Alden put his hands up on the table. “Under normal circumstances, I’d say Tzenkethi, but their border patrols will be on high alert. All shipping will be under close scrutiny, and they know their ships too well. But if we appear Venetan, any inconsistencies in their sensor readings can be put down to us being a ship type that they’re not entirely familiar with.”

“Besides,” said Nekelen, “it’s remarkably easy to lay one’s hands on information about Venetan spacecraft.” He pointed to one end of the holodisplay, where ship specifications were scrolling past, and sighed overdramatically. “One hardly knows what to do with such an embarrassment of information. What a strange little culture they are. One barely needs to spy on them at all.”

“Perhaps if we all did the same as the Venetans,” Dax said mischievously, “all this subterfuge would become unnecessary. Imagine it, Nekelen! No secrets, everything out in the open—”

Nekelen looked appalled. Alden merely smiled. “It’s a pleasant fantasy, Ezri, but there’ll always be someone with something to hide.”

“And long may that continue!” said Nekelen. “I’m far too old to think about embarking upon a new career.”

Alden laughed. It was fascinating to watch the two men together, Dax thought. How easily they’d fallen into conversation, gotten onto the same wavelength. It was almost as if Alden’s profession gave him more in common with this sly, dry little operative than
with the people who wore the same uniform as he did. And if Hogue Nekelen played the part of a CIB agent to perfection, surely Peter Alden’s performance was no less accomplished. Less crowd-pleasing, perhaps (Garak always did play to the balcony), but still polished. The intelligent, self-contained, solitary man on the verge of middle age, with a quiet charm that had certainly worked on Dax when he’d arrived on the
Aventine
—was it all presentation?

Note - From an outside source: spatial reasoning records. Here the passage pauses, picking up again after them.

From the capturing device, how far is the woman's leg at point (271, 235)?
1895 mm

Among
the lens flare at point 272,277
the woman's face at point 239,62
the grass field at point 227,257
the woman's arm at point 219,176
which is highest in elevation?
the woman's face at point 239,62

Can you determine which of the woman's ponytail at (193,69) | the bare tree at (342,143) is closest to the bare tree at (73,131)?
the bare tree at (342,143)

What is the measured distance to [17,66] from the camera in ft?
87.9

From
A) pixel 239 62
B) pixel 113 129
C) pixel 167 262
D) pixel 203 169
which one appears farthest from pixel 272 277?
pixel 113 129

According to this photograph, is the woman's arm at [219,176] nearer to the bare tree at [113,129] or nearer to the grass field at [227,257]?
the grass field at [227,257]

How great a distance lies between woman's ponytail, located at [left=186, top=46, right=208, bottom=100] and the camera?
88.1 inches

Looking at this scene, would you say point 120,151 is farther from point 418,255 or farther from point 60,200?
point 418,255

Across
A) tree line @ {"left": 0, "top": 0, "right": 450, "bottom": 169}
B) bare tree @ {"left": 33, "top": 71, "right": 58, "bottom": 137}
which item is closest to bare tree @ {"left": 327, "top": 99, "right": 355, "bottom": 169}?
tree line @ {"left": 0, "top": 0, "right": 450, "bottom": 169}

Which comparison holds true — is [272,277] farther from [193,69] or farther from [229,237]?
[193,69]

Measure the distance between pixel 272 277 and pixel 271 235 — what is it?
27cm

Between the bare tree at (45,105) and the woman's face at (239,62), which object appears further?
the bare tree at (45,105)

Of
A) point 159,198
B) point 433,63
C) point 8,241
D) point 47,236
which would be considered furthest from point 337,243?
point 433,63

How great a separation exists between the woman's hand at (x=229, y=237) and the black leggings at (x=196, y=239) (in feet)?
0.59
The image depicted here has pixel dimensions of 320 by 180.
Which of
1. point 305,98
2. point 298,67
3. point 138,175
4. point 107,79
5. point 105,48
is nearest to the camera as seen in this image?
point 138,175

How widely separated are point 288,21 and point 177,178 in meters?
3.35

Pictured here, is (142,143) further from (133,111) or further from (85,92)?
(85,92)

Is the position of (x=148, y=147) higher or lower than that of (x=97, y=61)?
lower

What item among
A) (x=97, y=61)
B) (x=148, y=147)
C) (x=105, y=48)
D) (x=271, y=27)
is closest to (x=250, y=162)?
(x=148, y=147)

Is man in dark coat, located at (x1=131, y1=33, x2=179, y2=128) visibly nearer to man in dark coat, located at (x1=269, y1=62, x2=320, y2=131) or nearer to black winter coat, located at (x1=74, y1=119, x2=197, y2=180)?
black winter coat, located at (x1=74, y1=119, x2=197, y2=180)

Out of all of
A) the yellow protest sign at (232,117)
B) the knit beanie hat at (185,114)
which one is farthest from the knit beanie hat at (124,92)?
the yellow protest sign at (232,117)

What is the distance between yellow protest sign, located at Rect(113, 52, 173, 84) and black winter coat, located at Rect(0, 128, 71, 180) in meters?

Was it all a matter of self-control?

Where was the real Peter Alden? Dax wondered. Did he ever get the chance to exist? Or had he been left behind at the academy, when a ready-made role presented itself, like Ezri Tigan had almost disappeared under the influence of Dax?
But Ezri’s here,
Dax thought.
The fast talking, the curiosity about the world and others, the eye for the big picture rather than the detail . . .
That was all Ezri. Dax had just provided the foundation for her to thrive. Perhaps that had happened to Peter Alden too. Dax hoped so.

They crossed the border into the Tzenkethi system within the hour, on Red Alert and with the engine modifications in place. Alden came over to Dax, sitting in her bridge chair, and leaned over to speak to her. He kept his voice low so that nobody else could hear.

“I know you don’t trust my word any longer, Ezri, but I want to say that I understand why. I didn’t for a while. But I do now.”


Really?
” she gently rebuked him.

“And I want you to know that you can trust my experience, and you can trust my expertise.”

“Peter,” she gestured around the bridge, “I’m trusting you with my ship and my crew.”

“Most of all,” he said, “you can trust me when I say that I want to stop the Tzenkethi more than I want anything in this life.”

Yes,
thought Dax sadly, as he turned away.
That’s what I’m most afraid of.

•   •   •

Crusher watched on the viewscreen in her office as six Venetan ships inched toward the border, testing the waters and whether the Federation really would make good their outrageous, unbelievable threat.
They look so tiny. Like little pieces of handicraft, or children’s toys.